L’indice nazionale degli indirizzi di posta elettronica certificata

di Marco Maceroni

Pubblicato il 1 marzo 2014

la legislazione italiana punta sull'utilizzo della PEC quale strumento destinato ad interconnettere tra di loro tutti gli attori dell'azione amministrativa, non più in via preferenziale o prioritaria, ma esclusiva ed escludente; per perseguire questo risultato il legislatore crea un indice nazionale degli indirizzi PEC dei professionisti e delle imprese, a disposizione dell'amministrazione e di qualunque cittadino (ivi incluse ovviamente le imprese e i professionisti)



  1. Lo stato dell'arte della PEC

Il legislatore con la revisione operata attraverso la disciplina di fine 2012 al CAD, ha regolato i rapporti tra cittadini e amministrazione improntandoli al più alto utilizzo possibile delle tecnologie della comunicazione (ICT). È un processo di lunga data che trova le sue origini alla fine degli anni 90 dello scorso secolo, ma che ha subito accelerazioni visibili di grande efficacia (almeno per quanto riguarda l'ambito delle imprese) a partire dal 1 aprile 2010, quando per tutte le imprese (comprese quelle individuali) è diventato obbligatorio l'uso della firma elettronica per rivolgere domande e comunicazioni al registro delle imprese, e definitivamente dal 31 marzo 2011, quando è entrato in vigore il DPR 160/2010, che almeno nella sua stesura originale (ed a regime), prevedeva l'esclusivo utilizzo delle ICT nei rapporti tra imprese e SUAP e tra SUAP (front office) e le altre amministrazioni in posizione di back office (cd. Enti terzi).

L'obiettivo del legislatore era chiaro ed esplicito: il costo a carico dei cittadini degli adempimenti burocratici, risulta vieppiù aggravato dalla lentezza dello stesso, causata dalla circolazione di carta dagli incombenti ad esso connessi (posta tradizionale, protocollazione e smistamento delle pratiche, rapporti tra uffici fondati sulla circolazione di pratiche cartacee). Il costo risulta incrementato nel caso in cui la domanda riguardi una concessione, autorizzazione o comunque altro strumento necessario all'avvio di un'attività.

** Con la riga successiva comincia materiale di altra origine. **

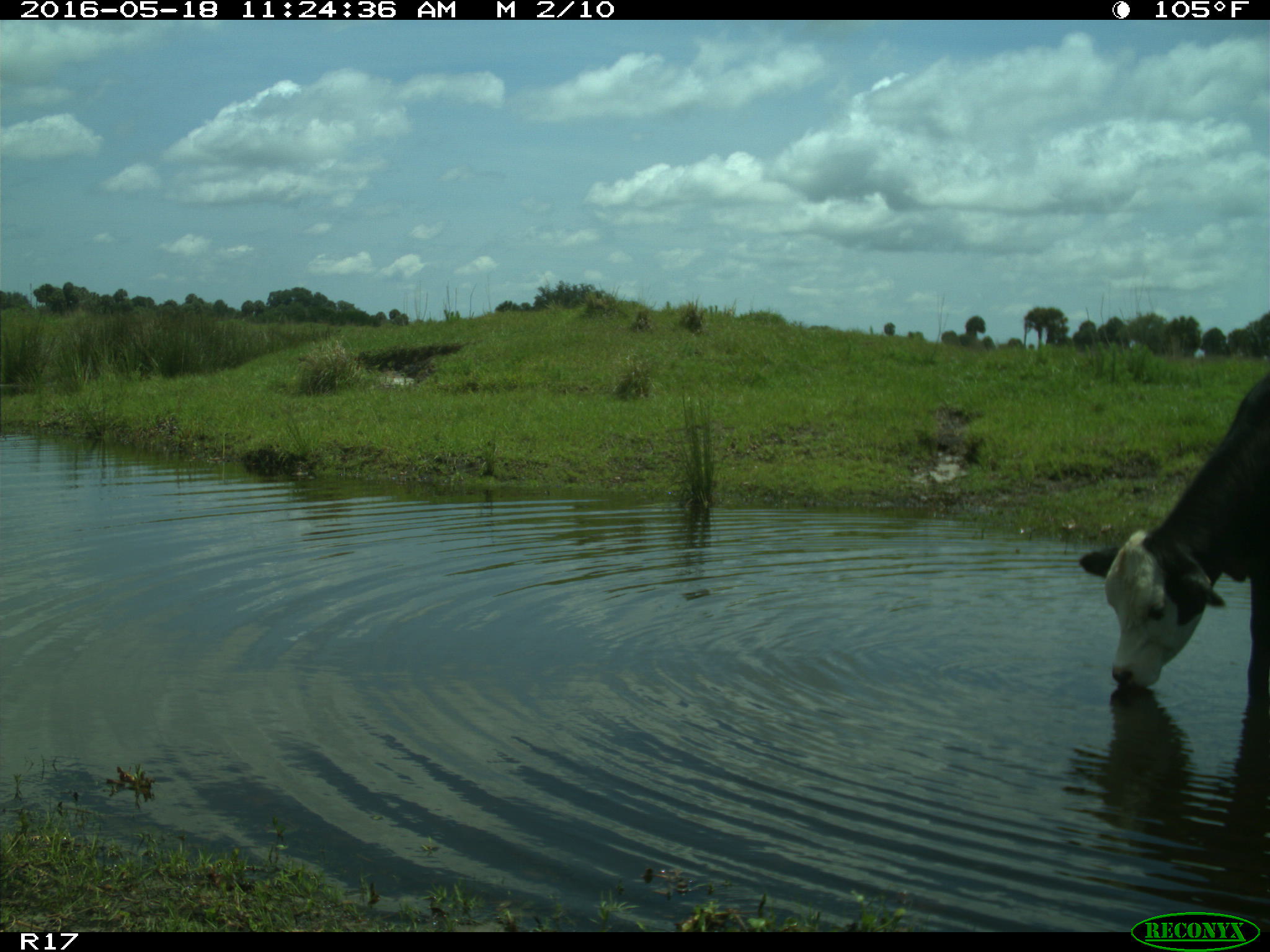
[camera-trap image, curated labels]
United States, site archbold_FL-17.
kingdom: Animalia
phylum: Chordata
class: Mammalia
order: Artiodactyla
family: Bovidae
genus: Bos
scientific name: Bos taurus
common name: domestic cow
Bos taurus (domestic cow).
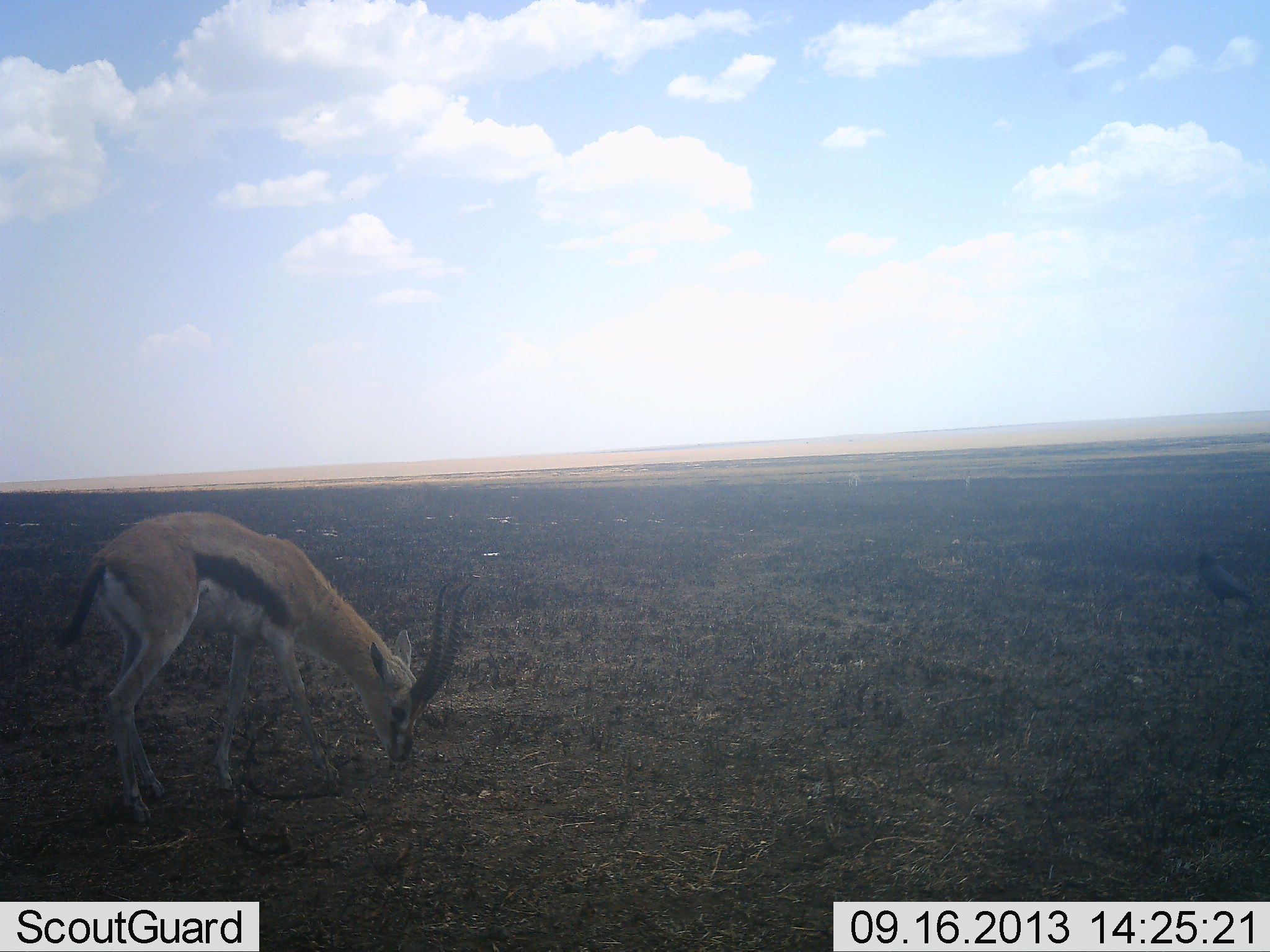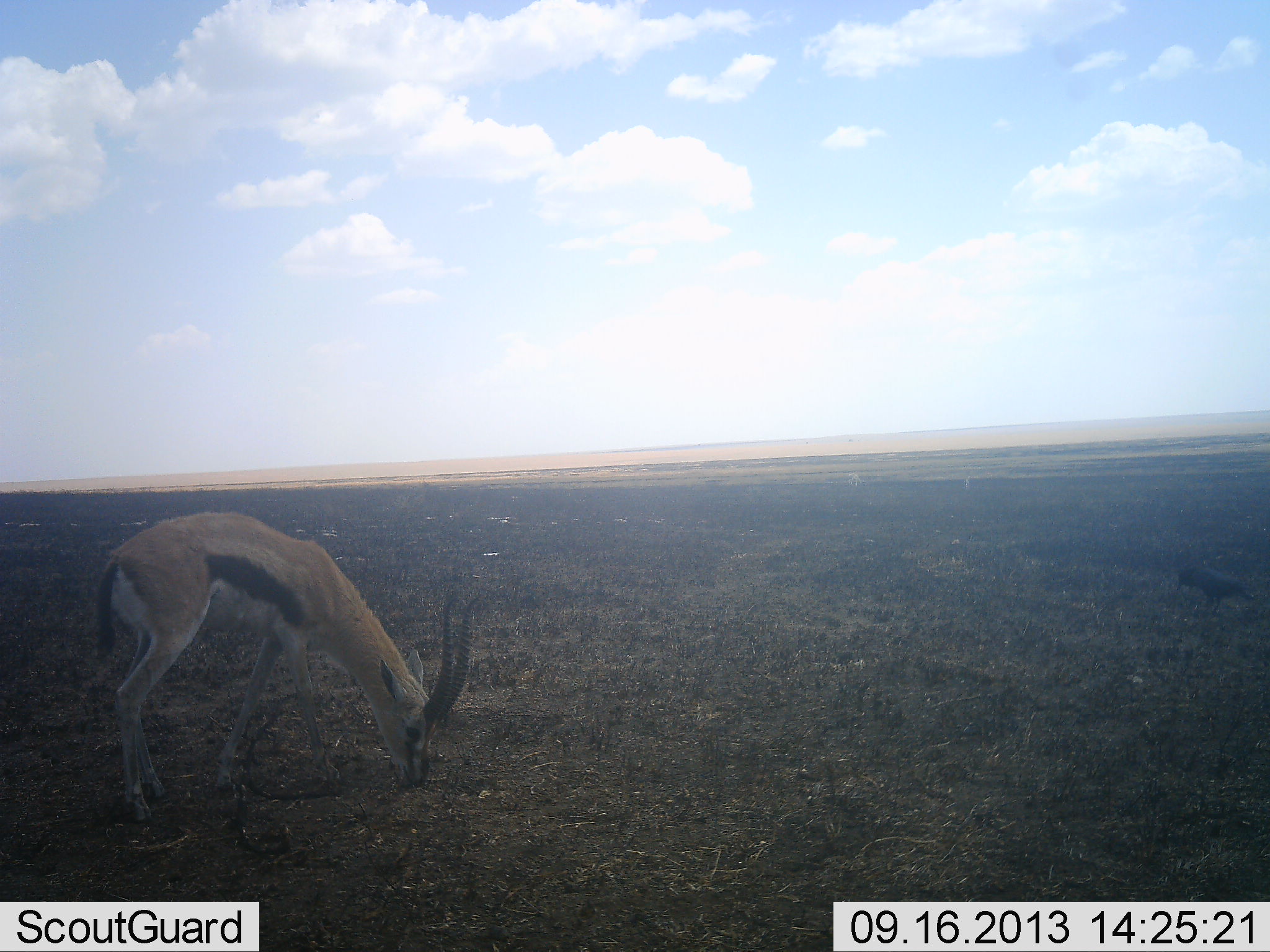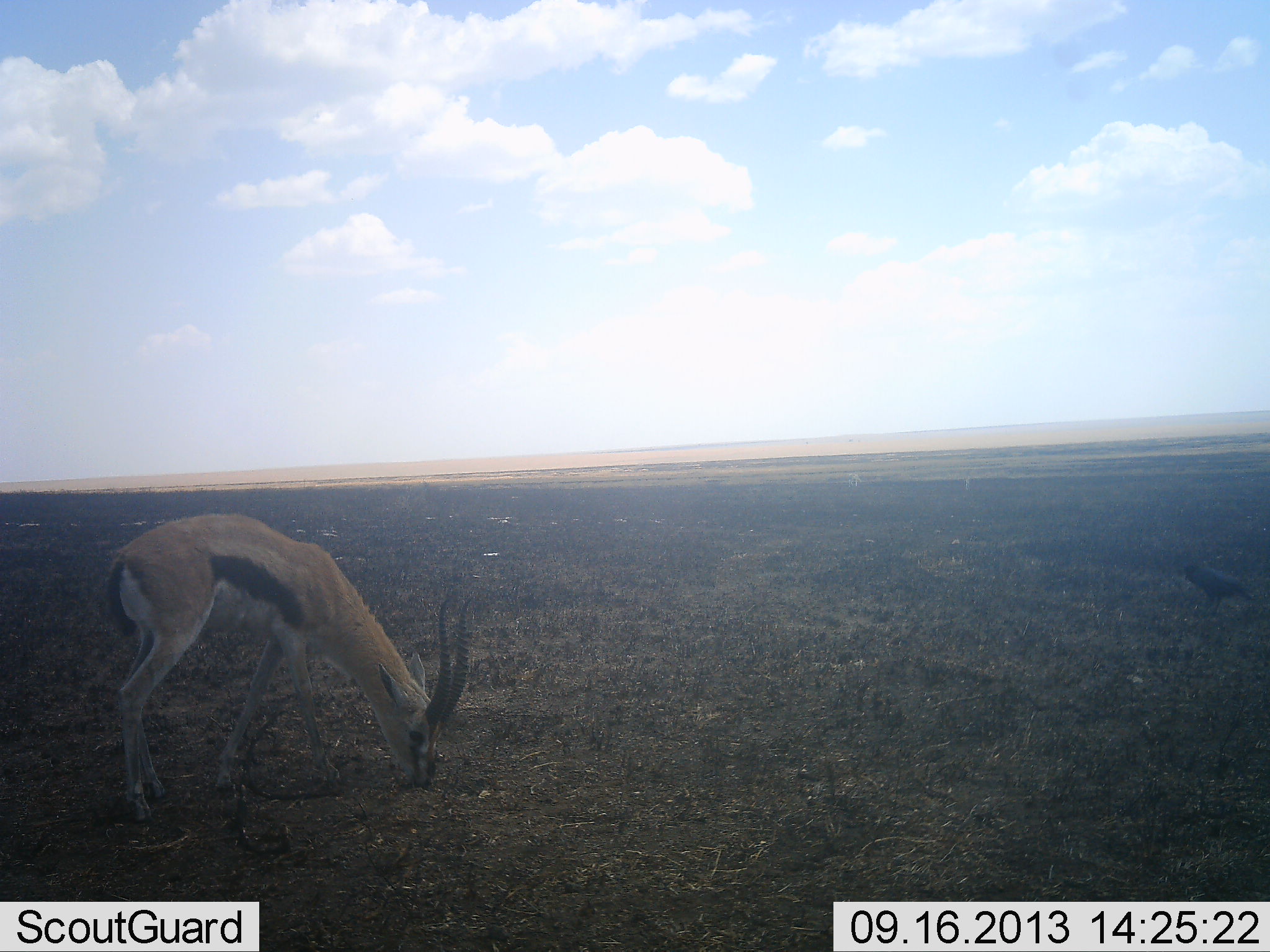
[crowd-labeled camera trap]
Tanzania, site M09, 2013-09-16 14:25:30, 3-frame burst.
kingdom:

In tale logica il legislatore ha predisposto una serie di strumenti indirizzati a ridurre le esternalità negative riconnesse a quanto sopra evidenziato, riconducibili ad istituti quali il SUAP, la SCIA, che possono svolgere la propria funzione solo e soltanto se risultano azzerati i tempi strumentali. Non ha alcun senso ammettere che l'attività possa essere iniziata sin dal momento della trasmissione della domanda al SUAP (nel caso di procedimento automatico – soggetto a SCIA), come si evidenzia dal complesso delle norme dell'art. 19 della legge 241, dall'articolo 5 del DPR 160/2010 e dal DM 10 novembre 2011, se poi, viaggiando la domanda con mezzi tradizionali, i benefici recati dalla disciplina risultano frustrati dai tempi necessari alla trasmissione della domanda stessa.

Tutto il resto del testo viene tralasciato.